Splendid dodging the "strangers" who all came with cameras and us having to navigate around them, anyway the jigsaw man himself had messaged me and a guy I was with, so we told him where we was, next thing we know jigsaws messaging us "Someones called the police". 3 hours odd inside undisturbed by secca or police just more randomers strolling in we had seen enough. 
Upon our way out we was meeting more people coming in unsure what happened to them, probably had longer than we did.

A lot of people had banged on about this place and failed attempts, I have to say the staircase isn't all that amazing once seeing it constantly on social networks for over a month, an after seeing the place I much preferred the company I was with on the day, than the hype many have given over this place, but the curiosity of trying the place was the intriguing bit.... 

Still a beautiful building going to rot and ruin and no one caring at all, an was a rather nice change from grotty cottages and odd things, which I had been doing mainly all year.
Hope I show something different from which you have seen before, but alas this is very difficult to do with little to offer apart from empty rooms and those bloody stairs!!!

*Also secca is on the ball again in full force.*

Some history followed by some moody shots below!

_A stunning building unsure when was originally built, some reckon around the 1800's.
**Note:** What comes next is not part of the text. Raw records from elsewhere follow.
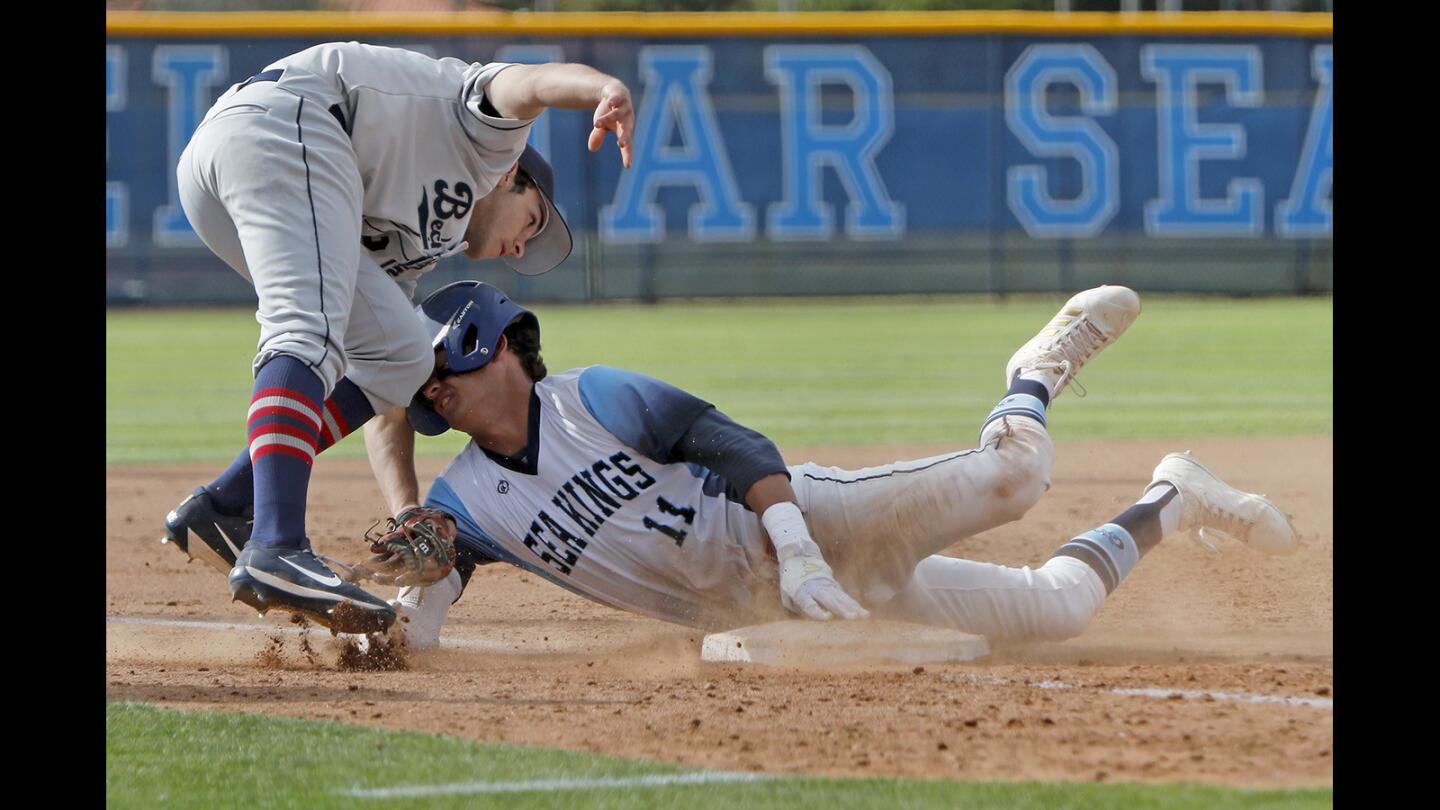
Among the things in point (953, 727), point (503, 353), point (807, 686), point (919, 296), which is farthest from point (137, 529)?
point (919, 296)

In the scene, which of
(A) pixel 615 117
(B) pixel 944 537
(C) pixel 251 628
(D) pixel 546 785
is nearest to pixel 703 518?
(B) pixel 944 537

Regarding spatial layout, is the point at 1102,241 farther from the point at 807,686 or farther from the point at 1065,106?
the point at 807,686

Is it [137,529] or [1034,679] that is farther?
[137,529]

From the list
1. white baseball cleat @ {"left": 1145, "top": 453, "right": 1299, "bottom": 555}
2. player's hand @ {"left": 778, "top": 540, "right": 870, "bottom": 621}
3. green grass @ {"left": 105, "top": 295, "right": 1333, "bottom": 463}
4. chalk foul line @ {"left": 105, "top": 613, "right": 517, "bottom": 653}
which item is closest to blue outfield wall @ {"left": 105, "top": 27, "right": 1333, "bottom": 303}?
green grass @ {"left": 105, "top": 295, "right": 1333, "bottom": 463}

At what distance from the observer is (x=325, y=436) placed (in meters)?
3.51

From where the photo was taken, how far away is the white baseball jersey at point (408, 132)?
3406mm

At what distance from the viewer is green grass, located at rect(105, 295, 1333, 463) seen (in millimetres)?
7914

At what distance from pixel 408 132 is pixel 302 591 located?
1.09 m

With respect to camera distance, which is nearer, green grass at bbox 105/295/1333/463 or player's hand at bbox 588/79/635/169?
player's hand at bbox 588/79/635/169

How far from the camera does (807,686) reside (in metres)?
3.15

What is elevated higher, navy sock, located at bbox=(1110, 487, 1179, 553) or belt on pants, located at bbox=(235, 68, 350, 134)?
belt on pants, located at bbox=(235, 68, 350, 134)

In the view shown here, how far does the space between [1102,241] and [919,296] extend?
1.88 meters

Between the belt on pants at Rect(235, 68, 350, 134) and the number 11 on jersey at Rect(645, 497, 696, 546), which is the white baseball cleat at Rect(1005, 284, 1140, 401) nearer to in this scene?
the number 11 on jersey at Rect(645, 497, 696, 546)

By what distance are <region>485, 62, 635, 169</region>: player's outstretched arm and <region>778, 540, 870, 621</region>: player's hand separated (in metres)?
0.85
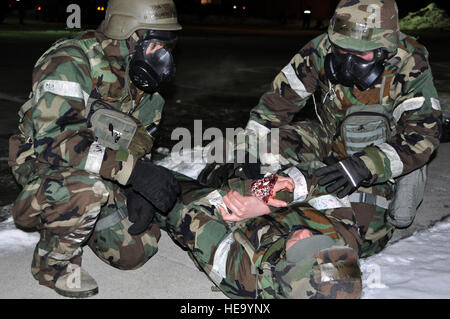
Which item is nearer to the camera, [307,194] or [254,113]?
[307,194]

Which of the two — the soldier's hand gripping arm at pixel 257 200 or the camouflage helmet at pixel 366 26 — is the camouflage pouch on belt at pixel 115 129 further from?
the camouflage helmet at pixel 366 26

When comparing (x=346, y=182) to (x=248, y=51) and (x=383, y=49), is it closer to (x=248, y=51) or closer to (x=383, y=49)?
(x=383, y=49)

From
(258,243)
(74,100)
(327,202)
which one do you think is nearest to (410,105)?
(327,202)

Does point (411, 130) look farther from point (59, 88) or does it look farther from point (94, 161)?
point (59, 88)

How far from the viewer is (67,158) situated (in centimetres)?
253

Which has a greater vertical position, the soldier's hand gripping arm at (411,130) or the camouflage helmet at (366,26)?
the camouflage helmet at (366,26)

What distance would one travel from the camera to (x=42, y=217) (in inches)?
102

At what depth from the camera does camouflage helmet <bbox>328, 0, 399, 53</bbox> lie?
288cm

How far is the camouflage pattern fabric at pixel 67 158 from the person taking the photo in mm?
2518

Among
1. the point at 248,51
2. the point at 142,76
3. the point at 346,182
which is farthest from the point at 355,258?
the point at 248,51

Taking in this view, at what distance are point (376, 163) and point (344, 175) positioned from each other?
0.21 meters

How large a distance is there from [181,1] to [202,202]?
3367 centimetres

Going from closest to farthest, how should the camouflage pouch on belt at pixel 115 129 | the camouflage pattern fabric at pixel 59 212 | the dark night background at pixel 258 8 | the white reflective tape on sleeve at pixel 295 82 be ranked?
1. the camouflage pattern fabric at pixel 59 212
2. the camouflage pouch on belt at pixel 115 129
3. the white reflective tape on sleeve at pixel 295 82
4. the dark night background at pixel 258 8

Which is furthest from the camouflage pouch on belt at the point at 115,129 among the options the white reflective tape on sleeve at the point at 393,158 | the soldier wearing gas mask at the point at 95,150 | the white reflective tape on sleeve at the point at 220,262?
the white reflective tape on sleeve at the point at 393,158
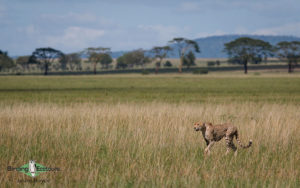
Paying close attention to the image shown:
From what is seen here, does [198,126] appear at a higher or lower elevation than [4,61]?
lower

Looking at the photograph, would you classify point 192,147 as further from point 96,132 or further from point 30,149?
point 30,149

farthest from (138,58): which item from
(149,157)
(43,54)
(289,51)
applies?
(149,157)

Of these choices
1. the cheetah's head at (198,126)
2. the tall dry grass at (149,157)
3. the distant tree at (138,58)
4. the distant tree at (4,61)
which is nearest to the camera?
the tall dry grass at (149,157)

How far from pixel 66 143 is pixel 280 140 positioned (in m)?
6.22

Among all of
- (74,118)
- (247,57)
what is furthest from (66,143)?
(247,57)

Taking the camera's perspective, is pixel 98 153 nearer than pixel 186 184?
No

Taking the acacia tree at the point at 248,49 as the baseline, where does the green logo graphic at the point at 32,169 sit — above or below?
below

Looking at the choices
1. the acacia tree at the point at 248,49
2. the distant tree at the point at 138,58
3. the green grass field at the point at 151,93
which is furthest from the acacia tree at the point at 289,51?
the green grass field at the point at 151,93

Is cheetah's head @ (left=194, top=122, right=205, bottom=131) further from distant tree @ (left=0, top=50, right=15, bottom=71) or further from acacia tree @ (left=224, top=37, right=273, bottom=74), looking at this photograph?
distant tree @ (left=0, top=50, right=15, bottom=71)

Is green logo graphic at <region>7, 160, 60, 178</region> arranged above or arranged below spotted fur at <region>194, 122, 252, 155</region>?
below

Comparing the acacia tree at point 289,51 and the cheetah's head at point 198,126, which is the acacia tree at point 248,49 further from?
the cheetah's head at point 198,126

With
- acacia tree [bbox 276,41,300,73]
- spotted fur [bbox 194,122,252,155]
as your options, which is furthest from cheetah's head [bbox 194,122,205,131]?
acacia tree [bbox 276,41,300,73]

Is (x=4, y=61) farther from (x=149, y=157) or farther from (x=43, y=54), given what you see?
(x=149, y=157)

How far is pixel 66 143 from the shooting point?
1195 cm
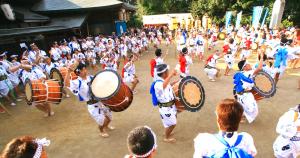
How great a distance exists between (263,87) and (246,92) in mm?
454

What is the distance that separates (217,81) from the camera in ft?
29.4

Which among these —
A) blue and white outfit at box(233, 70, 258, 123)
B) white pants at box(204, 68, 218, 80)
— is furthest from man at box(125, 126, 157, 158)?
white pants at box(204, 68, 218, 80)

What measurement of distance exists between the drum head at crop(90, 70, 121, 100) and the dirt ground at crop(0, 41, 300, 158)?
1086 mm

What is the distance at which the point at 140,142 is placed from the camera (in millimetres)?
1977

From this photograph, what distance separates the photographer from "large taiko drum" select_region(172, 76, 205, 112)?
175 inches

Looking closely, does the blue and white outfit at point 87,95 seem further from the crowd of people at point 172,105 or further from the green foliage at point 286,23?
the green foliage at point 286,23

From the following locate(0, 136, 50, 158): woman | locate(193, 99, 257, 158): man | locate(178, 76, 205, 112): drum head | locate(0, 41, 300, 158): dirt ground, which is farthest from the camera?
locate(0, 41, 300, 158): dirt ground

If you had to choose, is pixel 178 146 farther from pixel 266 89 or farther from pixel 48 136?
pixel 48 136

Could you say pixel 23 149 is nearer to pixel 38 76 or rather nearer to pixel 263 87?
pixel 263 87

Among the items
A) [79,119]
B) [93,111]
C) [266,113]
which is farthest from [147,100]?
→ [266,113]

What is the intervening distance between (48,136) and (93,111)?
1.41 meters

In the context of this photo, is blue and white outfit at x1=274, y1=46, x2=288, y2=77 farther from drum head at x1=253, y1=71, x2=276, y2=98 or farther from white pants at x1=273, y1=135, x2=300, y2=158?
white pants at x1=273, y1=135, x2=300, y2=158

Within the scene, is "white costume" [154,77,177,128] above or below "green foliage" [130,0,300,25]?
below

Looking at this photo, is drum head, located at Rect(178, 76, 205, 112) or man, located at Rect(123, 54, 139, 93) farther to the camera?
man, located at Rect(123, 54, 139, 93)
The Actors Orphanage was started in 1896 and was both a home and school to approx 60 children, which later moved into this building, it has also been a nurses school for the opposite hospital, allegedly there is also two graves in the grounds, and a dead horse buried somewhere..._


*Seccas day off door wide open* 


IMGP1324 by Mockingbird!, on Flickr


IMGP1285 by Mockingbird!, on Flickr


IMGP1307 by Mockingbird!, on Flickr


IMGP1314 by Mockingbird!, on Flickr


IMGP1300 by Mockingbird!, on Flickr


IMGP1296 by Mockingbird!, on Flickr


IMGP1294 by Mockingbird!, on Flickr


IMGP1291 by Mockingbird!, on Flickr


IMGP1277 by Mockingbird!, on Flickr


IMGP1218 by Mockingbird!, on Flickr


IMGP1219 by Mockingbird!, on Flickr


IMGP1220 by Mockingbird!, on Flickr


IMGP1232 by Mockingbird!, on Flickr


IMGP1227 by Mockingbird!, on Flickr


IMGP1229 by Mockingbird!, on Flickr


IMGP1235 by Mockingbird!, on Flickr


IMGP1238 by Mockingbird!, on Flickr


IMGP1251 by Mockingbird!, on Flickr


IMGP1237 by Mockingbird!, on Flickr


IMGP1253 by Mockingbird!, on Flickr


IMGP1265 by Mockingbird!, on Flickr


IMGP1255 by Mockingbird!, on Flickr


IMGP1320 by Mockingbird!, on Flickr


IMGP1288 by Mockingbird!, on Flickr

Cheers for looking more to come soon - *Mockingbird!*


----------



## DirtyJigsaw (Jan 20, 2015)

Fantastic report mate. Nice to see some different angles from this place. Yeah, the guy next door stopped me asking what I was doing, and then said hes calling the police so I made my way to a nearby morgue instead. And I went back afew weeks later and yes, I met the legendary secca lady, who infact was actually really nice and did not call the police


----------



## mockingbird (Jan 20, 2015)

DirtyJigsaw said:


> Fantastic report mate. Nice to see some different angles from this place. Yeah, the guy next door stopped me asking what I was doing, and then said hes calling the police so I made my way to a nearby morgue instead. And I went back afew weeks later and yes, I met the legendary secca lady, who infact was actually really nice and did not call the police



Cheers mate, yeah i only heard what you had txt shame... Think you was the only guy who couldn't find a way in that day! as a chap in his 70's walked in with a very compact camera smoking a little pipe, think he had his slippers on aswel!


----------



## UrbanX (Jan 20, 2015)

Lol, sounds like a fun day out! Simply stunning photography as always Mockingbird, best I have seen of this place. Awesome. 
Yeah I was passing this week, (it was too dark for photos so I had no intention of going in) but secca were 'peacocking' around making themselves very visble. 
Anyhoo, top report sir, well done!


----------



## Megaman (Jan 20, 2015)

Great report and pictures - that staircase is amazing  Cheers


----------



## Catmandoo (Jan 20, 2015)

Wow!! Just wow! Enough said.....


----------



## smiler (Jan 20, 2015)

Nicely done again, Thanks,


----------



## mockingbird (Jan 20, 2015)

Thanks alot everyone always appreciate the feedback


----------



## tumble112 (Jan 20, 2015)

You've really captured the faded grandeur of the house. Images 1227 and 1251 stand out for me. Cracking job again.


----------



## mockingbird (Jan 20, 2015)

tumble1 said:


> You've really captured the faded grandeur of the house. Images 1227 and 1251 stand out for me. Cracking job again.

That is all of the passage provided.